[Opening Records supplied section]

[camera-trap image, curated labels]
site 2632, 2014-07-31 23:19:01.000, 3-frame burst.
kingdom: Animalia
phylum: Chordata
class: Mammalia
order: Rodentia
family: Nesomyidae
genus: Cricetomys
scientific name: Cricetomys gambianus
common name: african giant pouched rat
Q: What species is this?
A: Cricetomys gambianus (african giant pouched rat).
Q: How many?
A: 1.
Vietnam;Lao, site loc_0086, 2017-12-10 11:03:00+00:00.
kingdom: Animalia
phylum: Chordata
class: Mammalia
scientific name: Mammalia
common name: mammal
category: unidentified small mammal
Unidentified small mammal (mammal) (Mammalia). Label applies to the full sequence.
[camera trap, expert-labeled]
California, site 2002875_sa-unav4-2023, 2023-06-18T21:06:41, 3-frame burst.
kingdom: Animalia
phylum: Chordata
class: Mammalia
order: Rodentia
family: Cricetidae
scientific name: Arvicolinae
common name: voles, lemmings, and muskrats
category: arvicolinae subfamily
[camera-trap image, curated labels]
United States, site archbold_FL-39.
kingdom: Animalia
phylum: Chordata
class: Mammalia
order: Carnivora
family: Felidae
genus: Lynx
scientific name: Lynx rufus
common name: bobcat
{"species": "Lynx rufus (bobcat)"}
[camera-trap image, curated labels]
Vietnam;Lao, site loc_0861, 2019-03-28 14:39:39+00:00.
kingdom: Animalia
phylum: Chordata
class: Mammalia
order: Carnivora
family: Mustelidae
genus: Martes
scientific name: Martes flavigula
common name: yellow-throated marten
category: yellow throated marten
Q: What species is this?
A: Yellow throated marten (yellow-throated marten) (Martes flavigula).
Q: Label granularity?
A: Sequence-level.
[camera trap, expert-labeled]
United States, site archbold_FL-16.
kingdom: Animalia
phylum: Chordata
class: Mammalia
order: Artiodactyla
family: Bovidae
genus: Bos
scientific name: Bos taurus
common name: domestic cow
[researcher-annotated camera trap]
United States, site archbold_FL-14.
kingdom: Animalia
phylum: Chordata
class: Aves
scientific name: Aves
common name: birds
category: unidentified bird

[Closing Records supplied section]

→ Action item: Taking the records from the top, repeat each line exactly until you have repeated the line that contains "genus: Martes".

→ Answer box:
[camera-trap image, curated labels]
site 2632, 2014-07-31 23:19:01.000, 3-frame burst.
kingdom: Animalia
phylum: Chordata
class: Mammalia
order: Rodentia
family: Nesomyidae
genus: Cricetomys
scientific name: Cricetomys gambianus
common name: african giant pouched rat
Q: What species is this?
A: Cricetomys gambianus (african giant pouched rat).
Q: How many?
A: 1.
Vietnam;Lao, site loc_0086, 2017-12-10 11:03:00+00:00.
kingdom: Animalia
phylum: Chordata
class: Mammalia
scientific name: Mammalia
common name: mammal
category: unidentified small mammal
Unidentified small mammal (mammal) (Mammalia). Label applies to the full sequence.
[camera trap, expert-labeled]
California, site 2002875_sa-unav4-2023, 2023-06-18T21:06:41, 3-frame burst.
kingdom: Animalia
phylum: Chordata
class: Mammalia
order: Rodentia
family: Cricetidae
scientific name: Arvicolinae
common name: voles, lemmings, and muskrats
category: arvicolinae subfamily
[camera-trap image, curated labels]
United States, site archbold_FL-39.
kingdom: Animalia
phylum: Chordata
class: Mammalia
order: Carnivora
family: Felidae
genus: Lynx
scientific name: Lynx rufus
common name: bobcat
{"species": "Lynx rufus (bobcat)"}
[camera-trap image, curated labels]
Vietnam;Lao, site loc_0861, 2019-03-28 14:39:39+00:00.
kingdom: Animalia
phylum: Chordata
class: Mammalia
order: Carnivora
family: Mustelidae
genus: Martes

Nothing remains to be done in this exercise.